Labels are derived from folder names (e.g., class_a, class_b).


Regression format

Regression datasets are organized with a wavs/ folder for inputs and a target/ folder for targets:

data_parent/
  wavs/
    file_001.wav
    file_002.wav
  target/
    file_001.pt
    file_002.pt
  • Each .wav must have a corresponding target tensor stored as:
  • target/<stem>.pt where <stem> is the wav filename without extension.
  • Example: wavs/file_001.wavtarget/file_001.pt

Target tensor requirements

Targets must be torch.Tensor objects saved with torch.save(...).

The target must match the time axis of the extracted features (same number of time bins produced by the filterbank + time binning).

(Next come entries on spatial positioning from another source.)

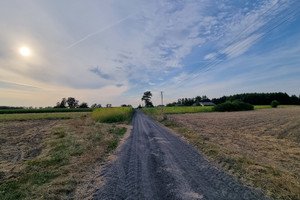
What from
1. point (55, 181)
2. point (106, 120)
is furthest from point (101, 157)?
point (106, 120)

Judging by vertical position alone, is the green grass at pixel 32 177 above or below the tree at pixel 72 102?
below

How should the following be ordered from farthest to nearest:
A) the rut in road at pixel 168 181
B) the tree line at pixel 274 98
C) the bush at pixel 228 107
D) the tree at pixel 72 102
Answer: the tree at pixel 72 102 → the tree line at pixel 274 98 → the bush at pixel 228 107 → the rut in road at pixel 168 181

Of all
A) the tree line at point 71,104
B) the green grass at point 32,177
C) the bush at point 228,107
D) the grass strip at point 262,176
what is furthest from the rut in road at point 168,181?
the tree line at point 71,104

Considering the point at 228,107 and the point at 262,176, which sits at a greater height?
the point at 228,107

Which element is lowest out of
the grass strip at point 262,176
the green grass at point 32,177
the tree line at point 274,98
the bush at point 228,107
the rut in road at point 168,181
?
the grass strip at point 262,176

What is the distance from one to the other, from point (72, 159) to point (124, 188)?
9.97 feet

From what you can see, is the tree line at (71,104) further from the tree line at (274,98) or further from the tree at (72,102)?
the tree line at (274,98)

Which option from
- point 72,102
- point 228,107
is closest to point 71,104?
point 72,102

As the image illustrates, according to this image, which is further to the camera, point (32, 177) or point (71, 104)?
point (71, 104)

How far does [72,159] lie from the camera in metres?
4.67

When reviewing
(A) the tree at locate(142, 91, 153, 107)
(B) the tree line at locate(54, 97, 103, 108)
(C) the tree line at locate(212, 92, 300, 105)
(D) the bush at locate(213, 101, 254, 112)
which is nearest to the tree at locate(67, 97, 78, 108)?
(B) the tree line at locate(54, 97, 103, 108)

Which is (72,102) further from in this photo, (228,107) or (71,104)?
(228,107)

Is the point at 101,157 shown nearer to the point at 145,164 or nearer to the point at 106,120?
the point at 145,164

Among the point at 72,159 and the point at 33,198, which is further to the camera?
the point at 72,159
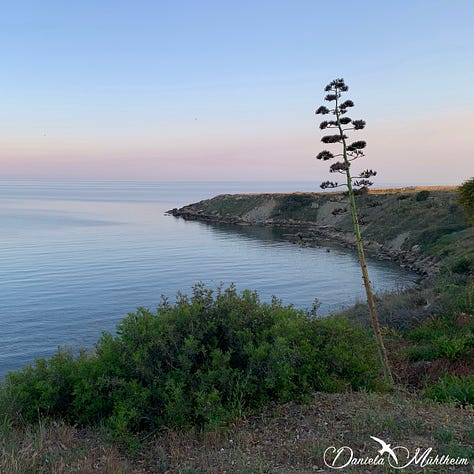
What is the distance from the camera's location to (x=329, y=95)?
357 inches

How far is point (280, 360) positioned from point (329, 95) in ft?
18.7

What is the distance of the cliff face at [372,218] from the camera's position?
4600 cm

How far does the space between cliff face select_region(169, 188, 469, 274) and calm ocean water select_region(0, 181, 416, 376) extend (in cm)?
459

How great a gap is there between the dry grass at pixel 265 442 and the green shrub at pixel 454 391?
3.90 ft

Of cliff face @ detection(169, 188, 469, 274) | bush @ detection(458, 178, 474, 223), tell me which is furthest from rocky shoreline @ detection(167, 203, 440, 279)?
bush @ detection(458, 178, 474, 223)

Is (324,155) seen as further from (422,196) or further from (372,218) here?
(422,196)

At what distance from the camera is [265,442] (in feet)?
19.5

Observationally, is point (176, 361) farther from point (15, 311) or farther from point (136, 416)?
point (15, 311)

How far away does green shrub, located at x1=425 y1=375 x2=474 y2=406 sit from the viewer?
818 cm

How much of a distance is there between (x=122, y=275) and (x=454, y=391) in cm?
2873

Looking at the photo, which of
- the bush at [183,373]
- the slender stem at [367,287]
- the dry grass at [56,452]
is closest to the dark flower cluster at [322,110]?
the slender stem at [367,287]

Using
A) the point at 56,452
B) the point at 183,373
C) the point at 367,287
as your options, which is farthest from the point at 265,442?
the point at 367,287

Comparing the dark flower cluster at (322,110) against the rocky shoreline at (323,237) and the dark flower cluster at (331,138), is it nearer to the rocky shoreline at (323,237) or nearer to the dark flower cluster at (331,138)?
the dark flower cluster at (331,138)

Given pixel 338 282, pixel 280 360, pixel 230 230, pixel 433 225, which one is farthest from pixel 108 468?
pixel 230 230
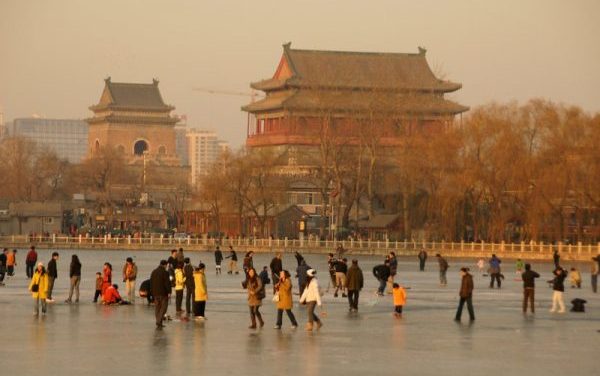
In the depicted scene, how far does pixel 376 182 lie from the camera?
11850 cm

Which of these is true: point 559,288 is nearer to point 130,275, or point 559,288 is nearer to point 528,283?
point 528,283

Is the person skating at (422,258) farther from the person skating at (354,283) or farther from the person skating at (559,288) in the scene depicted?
the person skating at (354,283)

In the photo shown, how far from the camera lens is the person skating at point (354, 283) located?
41.7 metres

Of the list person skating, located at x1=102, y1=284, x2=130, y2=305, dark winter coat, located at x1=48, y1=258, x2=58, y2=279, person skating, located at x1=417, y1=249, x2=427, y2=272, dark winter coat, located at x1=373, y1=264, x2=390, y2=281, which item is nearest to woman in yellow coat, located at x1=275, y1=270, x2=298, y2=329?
person skating, located at x1=102, y1=284, x2=130, y2=305

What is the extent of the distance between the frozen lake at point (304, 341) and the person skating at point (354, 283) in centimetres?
43

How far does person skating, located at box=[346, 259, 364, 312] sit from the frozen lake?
0.43 meters

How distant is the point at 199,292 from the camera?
37938 millimetres

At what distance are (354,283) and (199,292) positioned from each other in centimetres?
542

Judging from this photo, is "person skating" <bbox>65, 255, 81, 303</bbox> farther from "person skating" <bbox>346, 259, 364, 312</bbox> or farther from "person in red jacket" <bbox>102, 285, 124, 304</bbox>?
"person skating" <bbox>346, 259, 364, 312</bbox>

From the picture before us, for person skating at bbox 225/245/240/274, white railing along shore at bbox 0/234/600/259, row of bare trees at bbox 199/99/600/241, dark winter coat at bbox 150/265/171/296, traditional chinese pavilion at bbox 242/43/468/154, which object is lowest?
dark winter coat at bbox 150/265/171/296

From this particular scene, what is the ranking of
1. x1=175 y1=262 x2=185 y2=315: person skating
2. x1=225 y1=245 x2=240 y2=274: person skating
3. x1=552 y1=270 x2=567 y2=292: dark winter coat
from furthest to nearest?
x1=225 y1=245 x2=240 y2=274: person skating → x1=552 y1=270 x2=567 y2=292: dark winter coat → x1=175 y1=262 x2=185 y2=315: person skating

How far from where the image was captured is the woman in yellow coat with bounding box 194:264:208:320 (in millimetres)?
37625

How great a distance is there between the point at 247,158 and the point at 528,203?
37.0m

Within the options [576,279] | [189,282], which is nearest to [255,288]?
[189,282]
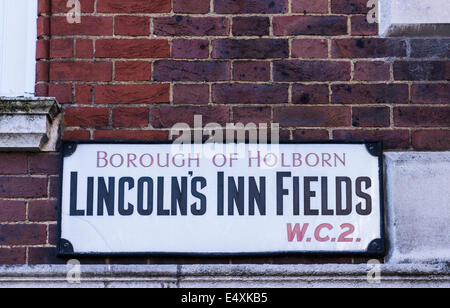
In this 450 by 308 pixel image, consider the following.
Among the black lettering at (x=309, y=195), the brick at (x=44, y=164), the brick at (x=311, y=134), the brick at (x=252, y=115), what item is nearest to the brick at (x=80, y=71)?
the brick at (x=44, y=164)

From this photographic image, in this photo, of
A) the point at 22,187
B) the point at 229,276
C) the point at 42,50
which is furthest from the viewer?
the point at 42,50

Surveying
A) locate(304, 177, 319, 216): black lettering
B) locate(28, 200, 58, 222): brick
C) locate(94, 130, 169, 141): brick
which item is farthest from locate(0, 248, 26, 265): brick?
locate(304, 177, 319, 216): black lettering

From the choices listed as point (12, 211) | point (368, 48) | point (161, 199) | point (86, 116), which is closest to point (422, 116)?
point (368, 48)

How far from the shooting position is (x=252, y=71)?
332 centimetres

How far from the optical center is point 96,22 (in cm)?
337

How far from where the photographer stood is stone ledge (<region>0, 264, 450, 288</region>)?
3139 millimetres

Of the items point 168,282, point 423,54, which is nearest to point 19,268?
point 168,282

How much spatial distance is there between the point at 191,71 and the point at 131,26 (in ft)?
0.98

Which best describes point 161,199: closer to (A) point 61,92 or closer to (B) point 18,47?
(A) point 61,92

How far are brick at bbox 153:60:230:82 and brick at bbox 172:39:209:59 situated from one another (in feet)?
0.09

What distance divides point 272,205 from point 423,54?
841 mm

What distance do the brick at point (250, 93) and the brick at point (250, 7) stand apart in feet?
0.99

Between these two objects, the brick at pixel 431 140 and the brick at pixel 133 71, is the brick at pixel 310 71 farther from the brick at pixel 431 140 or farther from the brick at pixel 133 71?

The accepted shapes for target labels y on which the per-time-bin regression will happen are (T,) (mono-channel regression) or (T, C) (multi-channel regression)


Hardware note: what is supported on-chip

At the moment, the Neuronova chip path is optimized for classification tasks.

Classification is fully supported and optimized, while regression on membrane must be explored and hardware aware network have two limiting factors:

  • is hard to define due to positive membrane constraints of chip, which prevent representing/accumulating values required by regression
  • threshold is not tunable and zero reset-mechanism: this two combined causes the membrane to always be below the threshold and lacking the expressability of values above the fixed threshold value

However, software regression is still provided for experimentation and dataset preparation since is possible to approach the problem with spikes or using function of spikes.

At the same time, user can still test regression task on the membrane with a LIF net or with a last layer with LIF neuron(s) to experiment the core net learning and using an appropriate membrane for regression itsself.